**ABOUT THIS EXERCISE**
The records below are to be repeated exactly, minus any pictures.

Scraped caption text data
+-------+

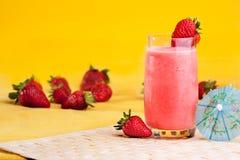 Bevanda di estate della fragola immagine stock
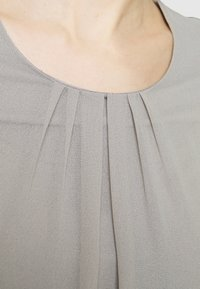 More & More - PATCHED - Long sleeved top - new grey - 3
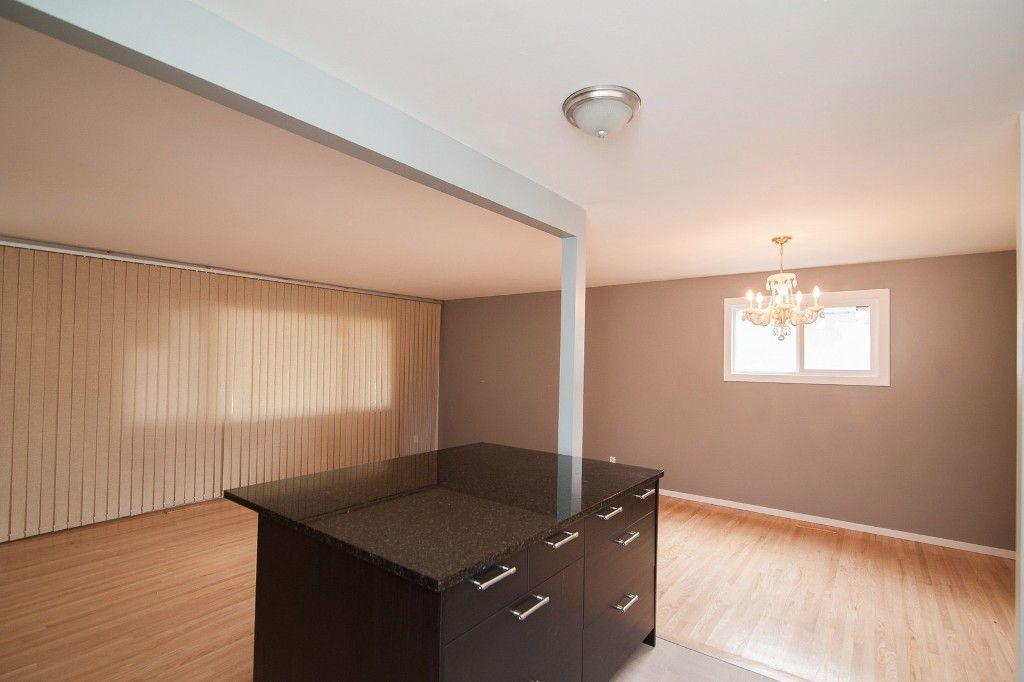 Photo 9: Photos: 857 Borebank Street in Winnipeg: Single Family Detached for sale : MLS®# 1424441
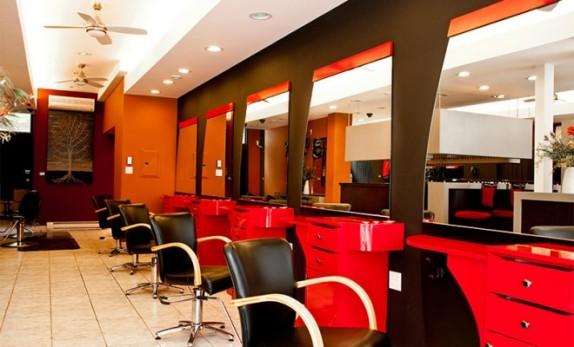 حضور آرایشگر مرد با پوشش زنانه در آرایشگاه خانم ها/ پخته شدن دختر جوان در دستگاه سولار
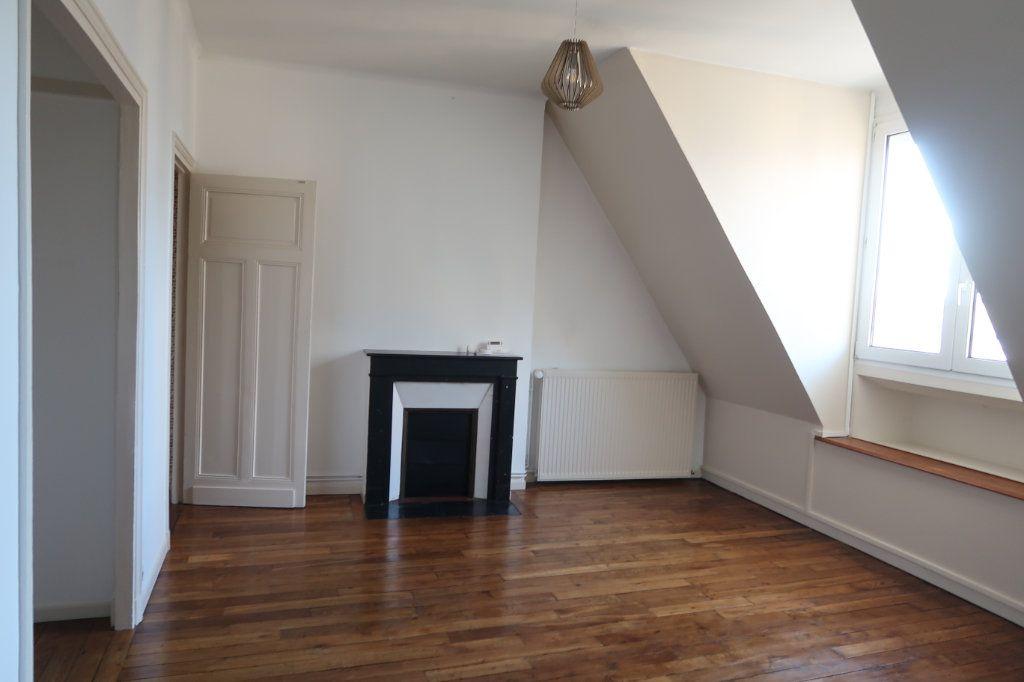 Appartement à louer 2 50m2 à Saint-Quentin vignette-6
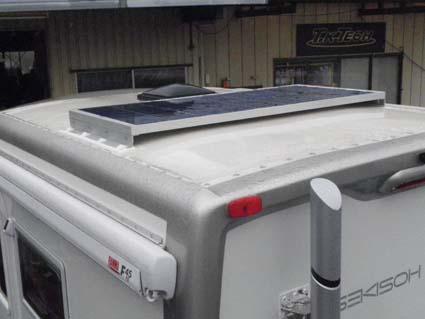 【ハイエース電装】200系ハーエースをベースとしたキャンピングカーにソーラーパネルを設置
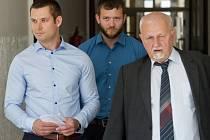Lukáš Kočer a Petr Michálek a obhájce Eduard Bruna.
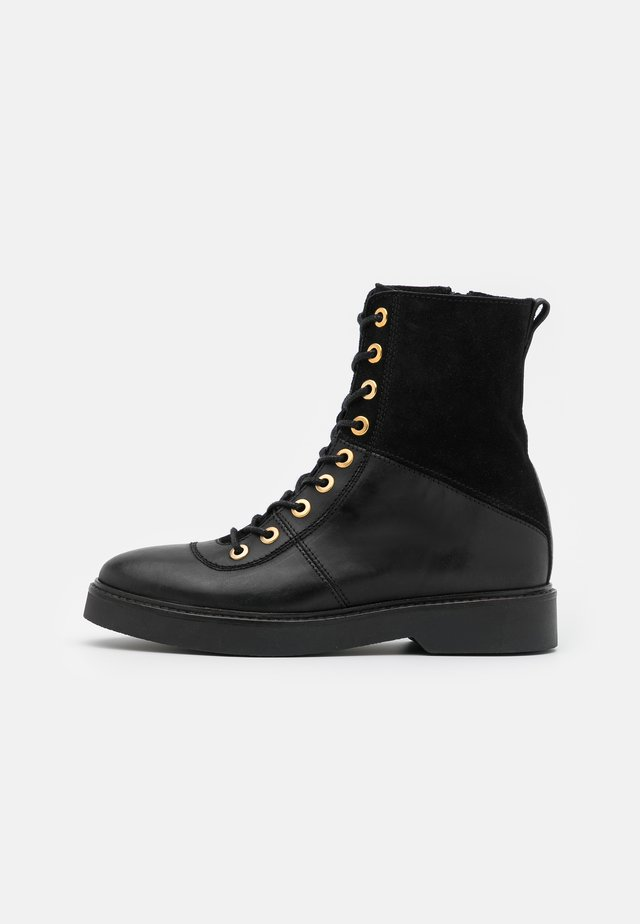 BILLIE HIGH - Lace-up ankle boots - black
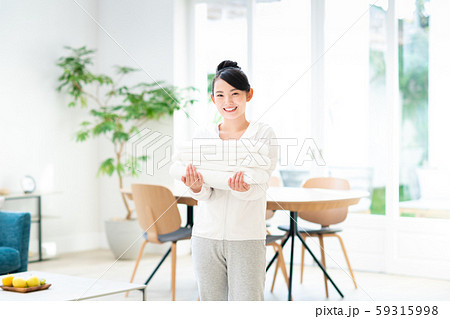 若い女性(洗濯) 59315998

+-------+

**EXPECTED OUTPUT**
 Bevanda di estate della fragola immagine stock
 More & More - PATCHED - Long sleeved top - new grey - 3
 Photo 9: Photos: 857 Borebank Street in Winnipeg: Single Family Detached for sale : MLS®# 1424441
 حضور آرایشگر مرد با پوشش زنانه در آرایشگاه خانم ها/ پخته شدن دختر جوان در دستگاه سولار
 Appartement à louer 2 50m2 à Saint-Quentin vignette-6
 【ハイエース電装】200系ハーエースをベースとしたキャンピングカーにソーラーパネルを設置
Lukáš Kočer a Petr Michálek a obhájce Eduard Bruna.
 BILLIE HIGH - Lace-up ankle boots - black
 若い女性(洗濯) 59315998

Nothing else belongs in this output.